What’s new: Building on earlier work, the researchers coaxed networks to learn smaller layer representations. Rather than storing weights directly, the technique uses approximate values that can stand in for groups of weights.
Key insight: The researchers modified an existing data-compression method, product quantization, to learn viable weight approximations.
How it works: By representing groups of similar weights with a single value, the network can store only that value and pointers to it. This reduces the amount of storage needed for weights in a given layer.

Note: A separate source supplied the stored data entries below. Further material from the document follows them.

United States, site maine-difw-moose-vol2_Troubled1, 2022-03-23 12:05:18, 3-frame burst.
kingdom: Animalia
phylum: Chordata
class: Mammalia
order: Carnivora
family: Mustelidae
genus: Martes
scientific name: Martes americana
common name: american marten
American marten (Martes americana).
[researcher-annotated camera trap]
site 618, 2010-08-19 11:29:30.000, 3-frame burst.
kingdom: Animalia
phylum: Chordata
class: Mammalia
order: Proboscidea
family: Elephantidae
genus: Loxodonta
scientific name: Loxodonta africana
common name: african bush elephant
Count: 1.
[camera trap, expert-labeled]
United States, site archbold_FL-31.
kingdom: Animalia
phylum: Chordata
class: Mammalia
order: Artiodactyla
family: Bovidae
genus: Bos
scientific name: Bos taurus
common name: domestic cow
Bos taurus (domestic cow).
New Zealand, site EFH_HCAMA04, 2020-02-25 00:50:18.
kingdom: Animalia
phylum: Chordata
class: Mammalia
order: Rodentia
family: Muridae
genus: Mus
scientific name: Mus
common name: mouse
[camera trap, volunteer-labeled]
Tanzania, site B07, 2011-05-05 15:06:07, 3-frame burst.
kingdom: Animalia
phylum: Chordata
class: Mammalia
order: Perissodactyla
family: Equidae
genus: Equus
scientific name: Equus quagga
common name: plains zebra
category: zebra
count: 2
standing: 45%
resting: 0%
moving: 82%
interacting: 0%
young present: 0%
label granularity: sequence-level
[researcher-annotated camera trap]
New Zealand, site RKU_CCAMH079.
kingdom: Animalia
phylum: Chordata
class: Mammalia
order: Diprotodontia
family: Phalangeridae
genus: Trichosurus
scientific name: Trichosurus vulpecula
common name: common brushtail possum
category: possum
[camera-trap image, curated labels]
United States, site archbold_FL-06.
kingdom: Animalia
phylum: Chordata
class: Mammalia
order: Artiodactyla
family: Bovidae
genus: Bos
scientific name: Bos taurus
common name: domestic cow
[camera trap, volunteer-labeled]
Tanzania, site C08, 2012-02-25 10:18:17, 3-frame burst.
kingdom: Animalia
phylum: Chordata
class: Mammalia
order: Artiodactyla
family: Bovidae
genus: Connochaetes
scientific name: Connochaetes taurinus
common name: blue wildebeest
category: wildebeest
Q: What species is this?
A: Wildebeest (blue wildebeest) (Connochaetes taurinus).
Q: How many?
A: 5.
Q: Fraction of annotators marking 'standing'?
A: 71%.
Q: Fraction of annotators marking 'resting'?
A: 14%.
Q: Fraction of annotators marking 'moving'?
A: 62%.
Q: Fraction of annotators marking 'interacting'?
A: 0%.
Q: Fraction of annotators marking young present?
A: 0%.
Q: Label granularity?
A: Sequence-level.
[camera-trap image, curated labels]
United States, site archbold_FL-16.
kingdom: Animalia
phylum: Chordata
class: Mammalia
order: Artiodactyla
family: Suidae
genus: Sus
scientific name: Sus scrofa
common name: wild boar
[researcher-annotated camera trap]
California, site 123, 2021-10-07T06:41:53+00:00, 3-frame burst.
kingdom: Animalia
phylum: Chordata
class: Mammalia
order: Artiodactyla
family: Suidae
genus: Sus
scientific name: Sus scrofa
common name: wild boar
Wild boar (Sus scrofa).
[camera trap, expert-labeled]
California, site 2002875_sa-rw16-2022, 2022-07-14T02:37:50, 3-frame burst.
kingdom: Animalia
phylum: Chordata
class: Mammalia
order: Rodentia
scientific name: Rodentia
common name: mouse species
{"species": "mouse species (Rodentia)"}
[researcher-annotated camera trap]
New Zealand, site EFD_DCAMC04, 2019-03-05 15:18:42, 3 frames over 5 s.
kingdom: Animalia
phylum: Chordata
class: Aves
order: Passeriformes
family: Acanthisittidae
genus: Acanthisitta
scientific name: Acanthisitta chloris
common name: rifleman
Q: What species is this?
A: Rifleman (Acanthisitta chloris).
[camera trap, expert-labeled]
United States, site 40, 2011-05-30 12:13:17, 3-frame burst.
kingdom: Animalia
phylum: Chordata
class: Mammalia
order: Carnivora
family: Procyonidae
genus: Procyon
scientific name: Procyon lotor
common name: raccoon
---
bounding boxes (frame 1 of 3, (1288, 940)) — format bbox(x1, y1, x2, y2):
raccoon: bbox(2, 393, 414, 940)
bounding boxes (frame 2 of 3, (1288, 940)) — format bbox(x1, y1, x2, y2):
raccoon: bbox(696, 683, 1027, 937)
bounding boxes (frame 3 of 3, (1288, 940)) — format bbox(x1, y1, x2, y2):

The network learns an optimal set of values for groups of weights, or subvectors, in a layer by minimizing the difference between layer outputs of the original and compressed networks.
- For fully connected layers, the authors group the weights into subvectors. (They propose a similar but more involved process for convolutional layers.)
- They pick a random subset of subvectors as starting values, then iteratively improve the values, layer by layer, to minimize the difference between the compressed and original neural network.
- Then they optimize the compressed network representation against multiple layers at a time, starting with the first two and ultimately encompassing the entire network.
Results: The researchers achieve best top-1 accuracy on ImageNet for model sizes of 5MB and 10MB. (They achieve competitive accuracy for 1MB models.) They also show that their quantization method is superior to previous methods for ResNet-18.
Why it matters: Typically, researchers establish the best model for a given task, and follow-up studies find new architectures that deliver similar performance using less memory. This work offers a way to compress an existing architecture, potentially taking any model from groundbreaking results in the lab to widespread distribution in the field with minimal degradation in performance.
Yes, but: The authors demonstrate their method on architectures with fully connected layers and CNNs only. Further research will be required to find its limits, and also to optimize the compressed results for compute speed.
We’re thinking: The ability to compress top-performing models could put state-of-the-art AI in the palm of your hand and eventually in your pacemaker.